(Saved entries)
##############################

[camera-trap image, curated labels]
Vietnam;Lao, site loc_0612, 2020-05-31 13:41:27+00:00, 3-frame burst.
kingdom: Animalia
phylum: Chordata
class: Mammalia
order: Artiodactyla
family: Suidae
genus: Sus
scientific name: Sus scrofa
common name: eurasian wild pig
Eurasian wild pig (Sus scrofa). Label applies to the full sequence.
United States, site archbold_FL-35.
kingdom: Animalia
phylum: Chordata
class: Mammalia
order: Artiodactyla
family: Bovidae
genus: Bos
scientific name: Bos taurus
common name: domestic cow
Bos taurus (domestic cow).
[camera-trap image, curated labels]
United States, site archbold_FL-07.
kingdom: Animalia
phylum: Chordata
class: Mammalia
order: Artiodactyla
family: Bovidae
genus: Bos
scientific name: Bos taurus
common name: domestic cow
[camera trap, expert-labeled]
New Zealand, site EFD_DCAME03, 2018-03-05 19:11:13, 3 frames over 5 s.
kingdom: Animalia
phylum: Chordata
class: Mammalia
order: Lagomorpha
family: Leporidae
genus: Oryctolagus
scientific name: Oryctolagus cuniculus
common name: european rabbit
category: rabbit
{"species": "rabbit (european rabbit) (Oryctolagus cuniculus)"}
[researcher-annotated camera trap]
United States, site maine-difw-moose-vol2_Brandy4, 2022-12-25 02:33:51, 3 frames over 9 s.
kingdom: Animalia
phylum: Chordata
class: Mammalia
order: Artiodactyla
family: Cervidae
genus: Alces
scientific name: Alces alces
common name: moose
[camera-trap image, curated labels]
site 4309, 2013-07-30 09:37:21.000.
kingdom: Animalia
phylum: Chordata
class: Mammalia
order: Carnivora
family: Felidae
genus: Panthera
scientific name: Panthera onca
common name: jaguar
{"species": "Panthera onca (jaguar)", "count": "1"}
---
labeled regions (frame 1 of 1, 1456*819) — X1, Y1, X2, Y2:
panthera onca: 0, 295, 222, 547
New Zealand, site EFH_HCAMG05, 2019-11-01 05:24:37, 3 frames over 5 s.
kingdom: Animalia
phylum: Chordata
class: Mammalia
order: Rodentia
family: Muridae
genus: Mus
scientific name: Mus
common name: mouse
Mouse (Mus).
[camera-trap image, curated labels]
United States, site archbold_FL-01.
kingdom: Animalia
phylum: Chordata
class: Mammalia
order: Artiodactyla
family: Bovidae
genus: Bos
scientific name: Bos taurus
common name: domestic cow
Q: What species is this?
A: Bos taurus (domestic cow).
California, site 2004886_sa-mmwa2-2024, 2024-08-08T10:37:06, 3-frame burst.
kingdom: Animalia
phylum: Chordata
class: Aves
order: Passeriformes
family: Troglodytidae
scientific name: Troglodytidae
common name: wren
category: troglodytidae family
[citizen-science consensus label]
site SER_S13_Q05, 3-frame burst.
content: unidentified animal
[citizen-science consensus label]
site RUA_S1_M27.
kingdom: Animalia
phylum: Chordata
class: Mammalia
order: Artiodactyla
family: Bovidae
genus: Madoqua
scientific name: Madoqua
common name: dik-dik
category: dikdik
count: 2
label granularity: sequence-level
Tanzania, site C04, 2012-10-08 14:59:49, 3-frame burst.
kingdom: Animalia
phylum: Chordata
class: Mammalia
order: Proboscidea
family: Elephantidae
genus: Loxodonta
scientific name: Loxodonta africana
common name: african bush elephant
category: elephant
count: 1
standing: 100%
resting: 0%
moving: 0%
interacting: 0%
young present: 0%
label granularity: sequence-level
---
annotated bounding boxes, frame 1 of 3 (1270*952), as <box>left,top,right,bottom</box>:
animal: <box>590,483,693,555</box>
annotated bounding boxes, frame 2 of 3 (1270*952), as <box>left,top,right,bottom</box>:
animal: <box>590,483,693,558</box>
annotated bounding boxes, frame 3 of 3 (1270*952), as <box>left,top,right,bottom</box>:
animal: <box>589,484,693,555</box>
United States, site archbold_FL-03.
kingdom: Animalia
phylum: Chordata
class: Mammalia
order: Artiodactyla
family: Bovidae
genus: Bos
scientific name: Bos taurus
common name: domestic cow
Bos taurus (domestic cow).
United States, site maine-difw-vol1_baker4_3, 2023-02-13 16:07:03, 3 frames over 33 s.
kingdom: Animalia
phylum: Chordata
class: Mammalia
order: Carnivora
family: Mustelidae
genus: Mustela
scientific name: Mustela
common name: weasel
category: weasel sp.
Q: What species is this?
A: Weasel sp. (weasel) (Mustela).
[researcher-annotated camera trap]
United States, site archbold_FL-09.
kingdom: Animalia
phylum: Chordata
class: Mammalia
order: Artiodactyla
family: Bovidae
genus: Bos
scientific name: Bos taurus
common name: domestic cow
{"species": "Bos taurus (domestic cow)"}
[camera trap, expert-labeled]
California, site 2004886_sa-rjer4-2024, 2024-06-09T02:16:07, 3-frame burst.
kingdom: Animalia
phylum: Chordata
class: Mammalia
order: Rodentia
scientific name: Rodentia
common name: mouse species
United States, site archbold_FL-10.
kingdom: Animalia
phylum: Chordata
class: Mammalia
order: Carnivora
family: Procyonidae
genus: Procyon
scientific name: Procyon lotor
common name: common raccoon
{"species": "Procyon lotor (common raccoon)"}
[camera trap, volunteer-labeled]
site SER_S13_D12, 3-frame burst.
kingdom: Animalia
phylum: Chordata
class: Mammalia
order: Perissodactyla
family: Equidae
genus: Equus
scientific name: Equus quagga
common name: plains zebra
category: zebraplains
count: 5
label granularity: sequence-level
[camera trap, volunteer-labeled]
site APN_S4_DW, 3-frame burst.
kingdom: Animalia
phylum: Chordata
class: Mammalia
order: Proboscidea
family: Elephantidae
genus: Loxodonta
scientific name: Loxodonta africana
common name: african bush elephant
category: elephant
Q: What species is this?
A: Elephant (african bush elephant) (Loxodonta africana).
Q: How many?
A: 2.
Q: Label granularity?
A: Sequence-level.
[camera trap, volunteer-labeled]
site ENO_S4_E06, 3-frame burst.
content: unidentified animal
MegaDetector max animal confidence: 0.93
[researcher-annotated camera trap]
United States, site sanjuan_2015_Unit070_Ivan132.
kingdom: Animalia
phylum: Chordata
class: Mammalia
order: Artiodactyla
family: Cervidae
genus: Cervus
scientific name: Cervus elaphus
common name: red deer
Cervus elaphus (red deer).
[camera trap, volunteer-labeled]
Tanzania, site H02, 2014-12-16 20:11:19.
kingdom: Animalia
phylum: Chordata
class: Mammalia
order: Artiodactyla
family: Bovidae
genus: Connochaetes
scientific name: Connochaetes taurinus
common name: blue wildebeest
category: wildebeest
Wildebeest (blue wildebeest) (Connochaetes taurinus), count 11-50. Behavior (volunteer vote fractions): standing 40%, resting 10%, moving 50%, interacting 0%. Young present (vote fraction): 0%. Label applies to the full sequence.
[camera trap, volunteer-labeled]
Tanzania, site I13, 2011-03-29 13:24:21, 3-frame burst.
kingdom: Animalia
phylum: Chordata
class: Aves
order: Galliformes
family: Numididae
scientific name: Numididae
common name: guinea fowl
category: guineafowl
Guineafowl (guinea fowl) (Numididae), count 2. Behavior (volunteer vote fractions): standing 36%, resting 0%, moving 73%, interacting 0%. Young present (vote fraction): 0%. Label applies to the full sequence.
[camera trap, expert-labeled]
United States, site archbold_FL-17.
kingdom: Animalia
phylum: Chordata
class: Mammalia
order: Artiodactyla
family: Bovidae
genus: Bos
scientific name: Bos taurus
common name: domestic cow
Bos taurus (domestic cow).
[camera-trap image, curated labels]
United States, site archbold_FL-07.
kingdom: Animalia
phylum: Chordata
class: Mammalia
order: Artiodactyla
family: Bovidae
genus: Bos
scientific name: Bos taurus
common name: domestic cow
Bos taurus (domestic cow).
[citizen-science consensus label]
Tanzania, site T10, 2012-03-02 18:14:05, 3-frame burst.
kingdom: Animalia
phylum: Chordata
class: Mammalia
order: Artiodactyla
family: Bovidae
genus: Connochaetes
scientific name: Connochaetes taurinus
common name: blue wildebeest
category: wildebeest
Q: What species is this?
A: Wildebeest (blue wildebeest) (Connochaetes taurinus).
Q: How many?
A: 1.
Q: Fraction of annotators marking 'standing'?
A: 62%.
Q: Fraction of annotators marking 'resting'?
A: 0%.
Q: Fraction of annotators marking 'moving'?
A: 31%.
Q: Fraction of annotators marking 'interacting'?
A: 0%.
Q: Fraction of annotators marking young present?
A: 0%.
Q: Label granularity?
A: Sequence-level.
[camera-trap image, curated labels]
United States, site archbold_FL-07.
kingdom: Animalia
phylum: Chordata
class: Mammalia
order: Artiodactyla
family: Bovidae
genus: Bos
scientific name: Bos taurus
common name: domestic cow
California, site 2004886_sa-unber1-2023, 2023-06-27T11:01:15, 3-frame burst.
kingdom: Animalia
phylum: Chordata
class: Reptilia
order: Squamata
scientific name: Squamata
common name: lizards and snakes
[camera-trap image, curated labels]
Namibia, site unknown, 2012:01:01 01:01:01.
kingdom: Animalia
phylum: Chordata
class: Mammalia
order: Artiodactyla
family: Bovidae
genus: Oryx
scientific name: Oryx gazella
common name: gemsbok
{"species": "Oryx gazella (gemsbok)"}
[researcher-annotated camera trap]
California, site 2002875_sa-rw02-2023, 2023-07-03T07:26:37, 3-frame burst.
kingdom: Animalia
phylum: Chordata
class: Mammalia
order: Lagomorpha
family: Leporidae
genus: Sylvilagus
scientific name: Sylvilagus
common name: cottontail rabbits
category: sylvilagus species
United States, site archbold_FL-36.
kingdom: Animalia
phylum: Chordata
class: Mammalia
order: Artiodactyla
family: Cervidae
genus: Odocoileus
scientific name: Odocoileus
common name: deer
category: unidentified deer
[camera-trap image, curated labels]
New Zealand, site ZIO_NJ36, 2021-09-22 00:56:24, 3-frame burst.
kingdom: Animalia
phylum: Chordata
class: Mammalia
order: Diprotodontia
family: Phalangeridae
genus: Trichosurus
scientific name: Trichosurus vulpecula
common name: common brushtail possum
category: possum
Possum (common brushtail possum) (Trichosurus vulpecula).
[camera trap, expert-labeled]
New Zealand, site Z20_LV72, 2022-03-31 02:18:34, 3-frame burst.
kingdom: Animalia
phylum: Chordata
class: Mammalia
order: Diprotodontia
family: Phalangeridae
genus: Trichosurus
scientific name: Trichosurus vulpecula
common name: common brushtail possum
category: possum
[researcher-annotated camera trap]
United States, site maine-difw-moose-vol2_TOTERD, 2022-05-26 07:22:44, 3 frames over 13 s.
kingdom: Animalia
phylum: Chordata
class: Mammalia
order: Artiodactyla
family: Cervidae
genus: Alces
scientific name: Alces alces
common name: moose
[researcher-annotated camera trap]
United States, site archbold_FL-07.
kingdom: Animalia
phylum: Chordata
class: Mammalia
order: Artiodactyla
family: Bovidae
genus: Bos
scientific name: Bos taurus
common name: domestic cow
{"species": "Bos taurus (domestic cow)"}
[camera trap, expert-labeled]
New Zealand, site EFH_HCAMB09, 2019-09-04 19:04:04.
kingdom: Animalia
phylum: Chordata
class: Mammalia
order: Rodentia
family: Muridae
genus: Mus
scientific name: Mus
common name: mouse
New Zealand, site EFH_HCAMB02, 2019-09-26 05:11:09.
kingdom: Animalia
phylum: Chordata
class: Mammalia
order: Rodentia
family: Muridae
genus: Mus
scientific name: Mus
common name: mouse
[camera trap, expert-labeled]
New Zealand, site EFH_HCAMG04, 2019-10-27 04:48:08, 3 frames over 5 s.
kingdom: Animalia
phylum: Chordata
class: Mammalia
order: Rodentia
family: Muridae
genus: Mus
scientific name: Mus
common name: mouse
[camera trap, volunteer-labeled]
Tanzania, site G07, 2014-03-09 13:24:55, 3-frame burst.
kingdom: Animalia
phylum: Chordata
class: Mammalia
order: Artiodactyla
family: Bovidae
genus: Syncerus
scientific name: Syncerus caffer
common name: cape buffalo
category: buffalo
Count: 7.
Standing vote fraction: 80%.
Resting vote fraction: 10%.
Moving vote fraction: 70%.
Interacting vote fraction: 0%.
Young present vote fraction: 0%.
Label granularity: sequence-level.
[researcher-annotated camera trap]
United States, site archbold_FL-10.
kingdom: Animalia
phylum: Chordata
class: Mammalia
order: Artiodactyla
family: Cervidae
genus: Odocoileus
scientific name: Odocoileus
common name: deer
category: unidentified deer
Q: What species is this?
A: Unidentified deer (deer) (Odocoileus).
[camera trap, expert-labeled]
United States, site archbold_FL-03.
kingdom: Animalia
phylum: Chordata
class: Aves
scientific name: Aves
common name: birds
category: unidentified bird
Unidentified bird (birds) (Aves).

##############################

**INSTRUCTIONS TO FOLLOW**
Please return all lines above in which the string "Tanzania" is found.

**RESPONSE BELOW**
Tanzania, site C04, 2012-10-08 14:59:49, 3-frame burst.
Tanzania, site H02, 2014-12-16 20:11:19.
Tanzania, site I13, 2011-03-29 13:24:21, 3-frame burst.
Tanzania, site T10, 2012-03-02 18:14:05, 3-frame burst.
Tanzania, site G07, 2014-03-09 13:24:55, 3-frame burst.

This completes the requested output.